The problem
Repeat every one of the rows below word for word, and leave the pictures out of your answer.

+ + + +

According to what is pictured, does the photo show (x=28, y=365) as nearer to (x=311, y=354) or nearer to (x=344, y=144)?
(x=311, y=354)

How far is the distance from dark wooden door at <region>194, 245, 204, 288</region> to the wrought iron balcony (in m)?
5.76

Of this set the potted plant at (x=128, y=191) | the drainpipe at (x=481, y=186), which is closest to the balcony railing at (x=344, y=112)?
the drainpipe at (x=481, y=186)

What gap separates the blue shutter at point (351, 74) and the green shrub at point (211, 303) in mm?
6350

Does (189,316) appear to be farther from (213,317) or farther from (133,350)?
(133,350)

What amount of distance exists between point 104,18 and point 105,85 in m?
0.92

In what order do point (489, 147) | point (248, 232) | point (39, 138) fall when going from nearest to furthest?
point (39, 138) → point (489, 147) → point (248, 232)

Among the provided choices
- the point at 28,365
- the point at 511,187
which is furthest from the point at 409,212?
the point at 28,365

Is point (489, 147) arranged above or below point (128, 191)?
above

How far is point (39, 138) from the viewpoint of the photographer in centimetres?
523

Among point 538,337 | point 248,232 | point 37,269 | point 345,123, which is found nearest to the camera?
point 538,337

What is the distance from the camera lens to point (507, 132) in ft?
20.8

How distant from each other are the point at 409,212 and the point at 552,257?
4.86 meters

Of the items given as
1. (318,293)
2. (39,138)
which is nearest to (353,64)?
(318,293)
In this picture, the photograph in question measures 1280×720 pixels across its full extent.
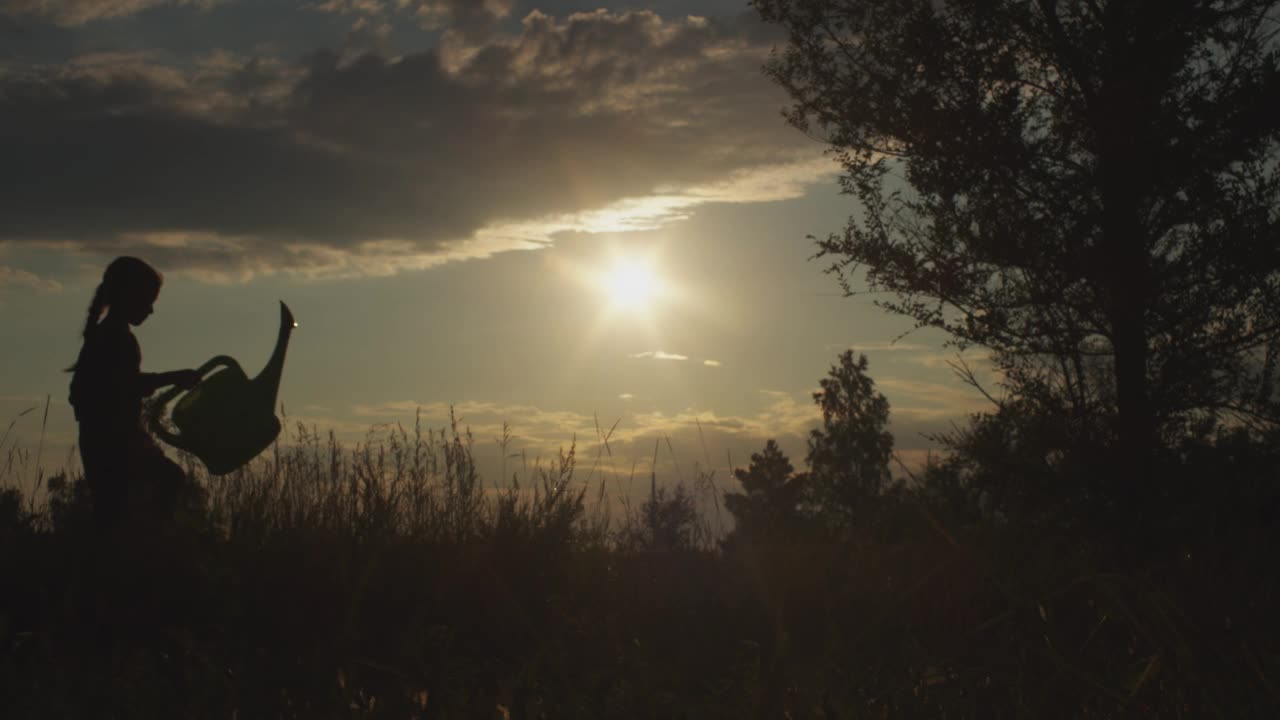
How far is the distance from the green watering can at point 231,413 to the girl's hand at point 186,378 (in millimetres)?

+ + + +

Expected output
According to what is pictured, does the photo show (x=28, y=365) as nearer to (x=311, y=354) or nearer to (x=344, y=144)?
(x=311, y=354)

How far is the distance from dark wooden door at <region>194, 245, 204, 288</region> to the wrought iron balcony (in m)?
5.76

Of this set the potted plant at (x=128, y=191) | the drainpipe at (x=481, y=186), which is closest to the balcony railing at (x=344, y=112)?
the drainpipe at (x=481, y=186)

What gap separates the blue shutter at point (351, 74) and the green shrub at point (211, 303) in mm?
6350

Does (189,316) appear to be farther from (213,317) or farther from (133,350)?
(133,350)

What amount of distance exists between point 104,18 and point 105,85 in m?
0.92

In what order do point (489, 147) | point (248, 232) | point (39, 138) fall when going from nearest to furthest?
point (39, 138) → point (489, 147) → point (248, 232)

Among the provided choices
- the point at 28,365
- the point at 511,187
which is furthest from the point at 409,212?
the point at 28,365

Is point (489, 147) arranged above or below point (128, 191)?
above

How far is point (39, 138) from the viewpoint of the photographer in centimetres?
523

Among point 538,337 | point 248,232 | point 37,269 | point 345,123, which is found nearest to the camera?
point 538,337

What is the distance from the camera lens to point (507, 132) in ft?
20.8

How distant from each other are the point at 409,212 and the point at 552,257?
4.86 meters

Of the items given as
1. (318,293)
2. (39,138)
which is nearest to (353,64)?
(318,293)
In this picture, the photograph in question measures 1280×720 pixels across its full extent.
How far is the distance from the green watering can at point 231,413 to the girl's hand at point 186,378 (in millimetres)?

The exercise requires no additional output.